Last spring the rights of same-sex couples gained recognition in a number of places throughout the world. In the United States, three states—Delaware, Minnesota, and Rhode Island—legalized same-sex marriage, while supreme courts in two heavyweights on the international scene, Brazil and Germany, struck down statutes discriminating against homosexuals in the name of equality under the law. All these places have quite different social structures and legal systems, yet gay marriage did not stir much controversy in any of them.
But it was different in France—and for regrettable reasons. To be sure, on May 18 President François Hollande did sign a law stipulating that “marriage is a contract between two persons who are either of the same sex or of a different sex.” Eleven days later, Hélène Mandroux, the mayor of Montpellier, was the first public official to wed a homosexual couple.

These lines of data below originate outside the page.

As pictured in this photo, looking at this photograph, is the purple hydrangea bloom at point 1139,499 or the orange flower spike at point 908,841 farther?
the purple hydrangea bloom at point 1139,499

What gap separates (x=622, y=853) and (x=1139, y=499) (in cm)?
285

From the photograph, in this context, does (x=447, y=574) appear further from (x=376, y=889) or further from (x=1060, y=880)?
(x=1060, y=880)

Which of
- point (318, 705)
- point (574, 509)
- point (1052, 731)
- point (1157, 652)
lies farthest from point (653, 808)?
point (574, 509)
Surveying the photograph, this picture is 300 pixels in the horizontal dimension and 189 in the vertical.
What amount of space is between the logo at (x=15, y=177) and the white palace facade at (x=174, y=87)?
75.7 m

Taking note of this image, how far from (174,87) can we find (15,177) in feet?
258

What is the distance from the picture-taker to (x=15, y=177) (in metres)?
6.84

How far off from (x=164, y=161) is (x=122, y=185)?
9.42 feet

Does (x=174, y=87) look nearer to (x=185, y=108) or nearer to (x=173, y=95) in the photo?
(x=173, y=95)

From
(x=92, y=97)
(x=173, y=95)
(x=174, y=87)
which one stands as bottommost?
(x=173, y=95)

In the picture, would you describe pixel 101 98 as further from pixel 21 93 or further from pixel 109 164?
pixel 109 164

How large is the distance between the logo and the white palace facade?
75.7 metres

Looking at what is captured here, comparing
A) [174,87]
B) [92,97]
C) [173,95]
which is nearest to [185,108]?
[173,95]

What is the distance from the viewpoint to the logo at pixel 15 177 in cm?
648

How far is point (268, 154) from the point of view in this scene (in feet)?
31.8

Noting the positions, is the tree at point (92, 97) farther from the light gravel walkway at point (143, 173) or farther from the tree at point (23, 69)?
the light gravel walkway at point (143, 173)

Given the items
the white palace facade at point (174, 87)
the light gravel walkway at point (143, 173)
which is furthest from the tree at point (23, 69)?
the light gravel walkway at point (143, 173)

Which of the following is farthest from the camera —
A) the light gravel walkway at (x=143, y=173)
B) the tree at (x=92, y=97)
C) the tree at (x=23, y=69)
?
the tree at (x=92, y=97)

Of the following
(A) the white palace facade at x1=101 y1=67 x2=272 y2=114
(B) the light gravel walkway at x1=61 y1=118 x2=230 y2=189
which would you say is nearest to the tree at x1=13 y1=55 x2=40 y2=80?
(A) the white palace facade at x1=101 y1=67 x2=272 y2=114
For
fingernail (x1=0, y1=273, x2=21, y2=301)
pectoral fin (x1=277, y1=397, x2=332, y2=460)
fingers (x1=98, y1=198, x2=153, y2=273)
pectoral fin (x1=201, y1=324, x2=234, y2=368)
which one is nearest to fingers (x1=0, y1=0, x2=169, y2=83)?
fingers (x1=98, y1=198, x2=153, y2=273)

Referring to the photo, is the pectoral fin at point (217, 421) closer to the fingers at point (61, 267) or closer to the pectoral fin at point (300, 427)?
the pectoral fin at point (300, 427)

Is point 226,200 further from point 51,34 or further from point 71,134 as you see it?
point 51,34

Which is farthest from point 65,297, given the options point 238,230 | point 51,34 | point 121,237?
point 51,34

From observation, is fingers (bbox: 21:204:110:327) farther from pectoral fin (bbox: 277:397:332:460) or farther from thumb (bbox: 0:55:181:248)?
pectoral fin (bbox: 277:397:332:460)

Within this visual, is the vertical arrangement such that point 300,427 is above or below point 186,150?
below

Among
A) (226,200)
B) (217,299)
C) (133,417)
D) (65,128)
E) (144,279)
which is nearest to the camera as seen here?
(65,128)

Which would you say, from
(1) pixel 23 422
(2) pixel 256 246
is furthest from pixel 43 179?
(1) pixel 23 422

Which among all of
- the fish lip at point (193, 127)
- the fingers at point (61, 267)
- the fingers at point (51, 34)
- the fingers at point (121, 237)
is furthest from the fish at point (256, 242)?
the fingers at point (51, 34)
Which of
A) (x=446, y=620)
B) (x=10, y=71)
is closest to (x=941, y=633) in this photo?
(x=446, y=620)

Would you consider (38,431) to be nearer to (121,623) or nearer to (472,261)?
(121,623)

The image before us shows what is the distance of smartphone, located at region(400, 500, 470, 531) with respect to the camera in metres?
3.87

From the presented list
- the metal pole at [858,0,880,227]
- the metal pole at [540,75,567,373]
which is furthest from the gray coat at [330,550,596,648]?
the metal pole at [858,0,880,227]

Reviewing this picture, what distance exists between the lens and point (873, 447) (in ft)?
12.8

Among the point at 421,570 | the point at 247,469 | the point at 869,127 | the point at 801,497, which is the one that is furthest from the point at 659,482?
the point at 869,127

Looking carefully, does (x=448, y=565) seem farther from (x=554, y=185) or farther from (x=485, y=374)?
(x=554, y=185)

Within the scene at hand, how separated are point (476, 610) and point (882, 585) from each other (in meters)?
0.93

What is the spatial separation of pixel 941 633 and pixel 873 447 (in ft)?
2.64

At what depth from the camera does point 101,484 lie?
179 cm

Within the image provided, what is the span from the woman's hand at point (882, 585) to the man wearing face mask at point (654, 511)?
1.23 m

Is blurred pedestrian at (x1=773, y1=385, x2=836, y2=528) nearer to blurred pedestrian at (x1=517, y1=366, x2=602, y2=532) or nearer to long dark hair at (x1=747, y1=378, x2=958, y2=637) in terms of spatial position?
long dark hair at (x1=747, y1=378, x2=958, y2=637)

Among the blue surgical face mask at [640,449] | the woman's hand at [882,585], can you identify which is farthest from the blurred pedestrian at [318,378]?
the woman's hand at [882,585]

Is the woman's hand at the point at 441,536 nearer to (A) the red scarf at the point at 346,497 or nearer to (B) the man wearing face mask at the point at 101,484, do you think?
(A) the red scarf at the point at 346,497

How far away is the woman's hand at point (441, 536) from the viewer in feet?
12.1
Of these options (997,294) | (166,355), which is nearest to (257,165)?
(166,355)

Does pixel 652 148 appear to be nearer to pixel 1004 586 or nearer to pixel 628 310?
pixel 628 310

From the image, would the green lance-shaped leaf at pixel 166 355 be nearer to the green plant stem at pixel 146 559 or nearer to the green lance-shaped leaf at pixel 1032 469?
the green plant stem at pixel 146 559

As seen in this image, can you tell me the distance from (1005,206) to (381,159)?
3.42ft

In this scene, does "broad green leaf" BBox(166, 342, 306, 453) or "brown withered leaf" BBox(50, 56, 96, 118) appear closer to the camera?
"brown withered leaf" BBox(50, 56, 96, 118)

But what fears and turmoil the debate aroused! On May 21 the right-wing historian Dominique Venner (a former member of the OAS, the clandestine organization created to kill Charles de Gaulle in order avenge the loss of Algeria) committed suicide on the altar of the Cathedral of Notre Dame in Paris. Venner wanted, he said, to “awaken consciences” and stir them against “the erosion of European civilization.” Other opponents of the law summoned a long list of natural right and counterrevolutionary thinkers, from Thomas Aquinas to Joseph de Maistre.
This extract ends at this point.